A constatação era de que tínhamos uma agenda ainda não profundamente debatida sobre a permanência do racismo anti-negro, como um fenômeno discriminatório nefastamente praticado em todo o mundo, e o ainda persistente machismo praticado por homens brancos e negros sobre a mulher negra. Tudo isso impactado sobre a constatação de que, nesse cenário, o homem negro também se constituía numa vítima sistêmica em face de uma insidiosa brutalização do seu papel social que o coloca numa situação de desaparecimento físico orquestrado pelo aumento do genocídio contra a população negra no Brasil.
Essa é uma discussão que devemos colocar num horizonte de empatia e solidariedade políticas mútuas. Devemos reconhecer que a mulher negra tem sofrido ao longo dos séculos uma situação de subjugação histórica, praticada por homens e mulheres brancas e também, por homens negros. O homem negro, em geral, é cobrado para manter-se focado no desempenho da sua masculinidade, hipersexualidade, desempenho social e laborial, e isso o aproxima de uma prática que diminui a sua humanidade e o coloca numa panaceia de vulnerabilidades e agressões no seu núcleo social e familiar. Outro assunto que tem suscitado diversas polêmicas e tensões é aquele que trata das relações afetivas inter-raciais. De lado a lado, as preferências quase sempre mencionam as “ausências” do homem negro ou da mulher negra, ou ainda a necessidade de se ampliar o assunto para o campo da “raça humana” para justificar as suas predileções.

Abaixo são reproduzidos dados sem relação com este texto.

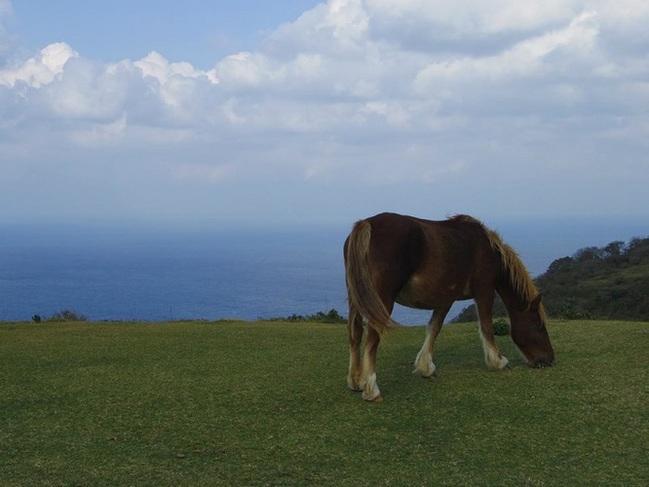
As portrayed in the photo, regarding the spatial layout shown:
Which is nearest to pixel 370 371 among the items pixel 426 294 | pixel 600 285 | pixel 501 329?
pixel 426 294

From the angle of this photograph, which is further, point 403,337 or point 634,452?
point 403,337

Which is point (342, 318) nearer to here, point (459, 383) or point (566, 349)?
point (566, 349)

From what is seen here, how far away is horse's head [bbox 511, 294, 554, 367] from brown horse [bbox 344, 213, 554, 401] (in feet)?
0.04

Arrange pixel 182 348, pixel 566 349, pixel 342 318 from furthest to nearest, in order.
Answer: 1. pixel 342 318
2. pixel 182 348
3. pixel 566 349

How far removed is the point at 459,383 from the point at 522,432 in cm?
196

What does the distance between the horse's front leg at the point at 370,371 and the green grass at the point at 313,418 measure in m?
0.13

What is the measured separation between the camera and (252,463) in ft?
17.0

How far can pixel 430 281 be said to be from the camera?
7902mm

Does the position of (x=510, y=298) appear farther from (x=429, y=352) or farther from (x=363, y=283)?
(x=363, y=283)

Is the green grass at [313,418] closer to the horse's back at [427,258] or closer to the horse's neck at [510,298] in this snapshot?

Nesse contexto, entramos em um universo sensível já que sabemos que tanto a masculinidade, quanto a feminilidade, são práticas socialmente construídas, e que estamos num momento salutar para este diálogo, potencializado pelas discussões trazidas por Lélia Gonzalez, Sobunfu Somè, Oyèrónkẹ Oyěwùmí, Nah Dove, Gisleine Aparecida dos Santos, Katiúscia Ribeiro, Karla Akotirene, Anin Urasse, etc, sobre a natureza colonial da questão de gênero e de como nos rendemos a este modelo que pouco nos diz para uma futura emancipação isonômica de homens e mulheres.
Para o “mundo masculino” o sexo é visto ao mesmo tempo como um direito, uma necessidade e uma obrigação enquanto homem idealizado. Pondero aqui ainda a insuficiência da expressão “homem negro” e “mulher negra” para localizarmos as manifestações de gênero e sexualidade que marcam corpos diversos e singulares para além da heteronormatividade. Nesse contexto, quase tudo que estamos refletindo aqui não seria inteiramente apropriado para pessoas negras homossexuais ou com outra orientação sexual.

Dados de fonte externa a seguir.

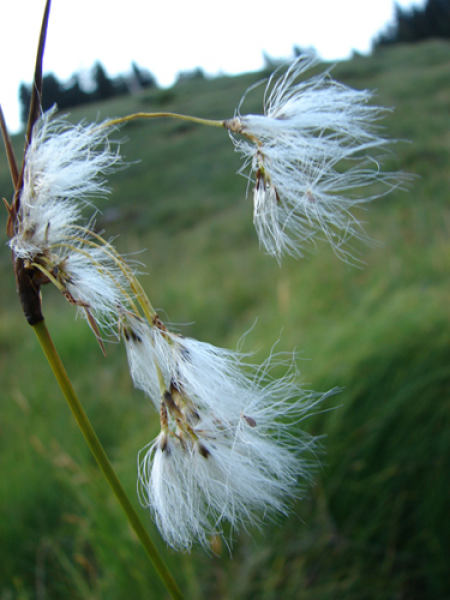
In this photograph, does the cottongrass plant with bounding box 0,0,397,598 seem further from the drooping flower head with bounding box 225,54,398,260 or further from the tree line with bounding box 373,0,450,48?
the tree line with bounding box 373,0,450,48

Dai, a nossa indagação: Quais discursos emancipatórios devem compor uma agenda para libertar-nos, homens e mulheres negras, dessa dupla opressão? Queremos mais poder e reconhecimento, mas a busca pelo poder e reconhecimento nos trai, nos revela e nos desnuda, até porque, confrontamo-nos com o machismo quando idealizamos relações alternativas e estamos mais solitários e sozinhos mesmo com as intensas atividades sociais que desempenhamos. Hoje, já percebemos algumas tímidas e expressivas iniciativas de homens dialogando entre si e entre as mulheres sobre o assunto do gênero e de como podemos tratar disso sem medo, omissão e revanchismo.

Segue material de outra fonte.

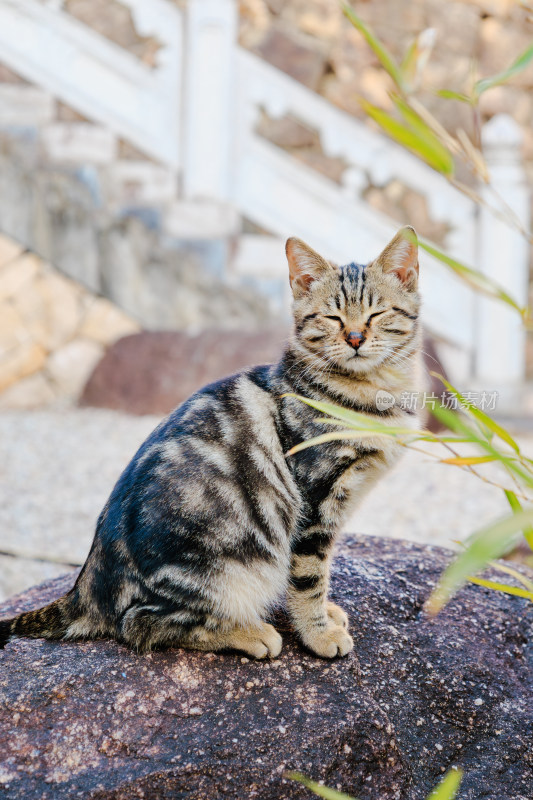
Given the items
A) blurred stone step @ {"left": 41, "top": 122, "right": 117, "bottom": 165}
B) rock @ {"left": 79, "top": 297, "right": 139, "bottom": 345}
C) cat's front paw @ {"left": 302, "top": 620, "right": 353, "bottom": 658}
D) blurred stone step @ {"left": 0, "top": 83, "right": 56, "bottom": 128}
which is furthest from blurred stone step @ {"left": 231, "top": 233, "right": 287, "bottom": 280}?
cat's front paw @ {"left": 302, "top": 620, "right": 353, "bottom": 658}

Os valores da maternidade, paternidade, família e papéis sociais comunitários ganham relevo nessa nova forma de pensarmos e praticarmos a sociedade contemporânea da condição humana negra nesse momento do mundo. Mas o desafio é por encontrar valores e ações que localizam homens e mulheres fora do contexto moral do mundo capitalista, machista e racista, e podermos nutrir a necessidade de reorganizarmos os papéis sociais e sexuais entre homem e mulher negras e outras identidades de gênero e sexualidades em novas dimensões étnico-político e sociais.
O homem é jogado a realizar um papel de completa auto sustentação simuladora, por isso, o homem está em crise e o homem negro está em crise e brutalizado. Somos seres fora do lugar e não temos força, sozinhos, para mudar esta tendência estrutural. A mulher negra tem vivido com mais intensidade as mudanças dos tempos e tem se labutado com muito mais capacidade de entender estas complexidades e, de lambuja, tem confrontado muitos homens negros a se libertarem da sua agonia negra prometeica de poder fazer mais do que podem e conseguem!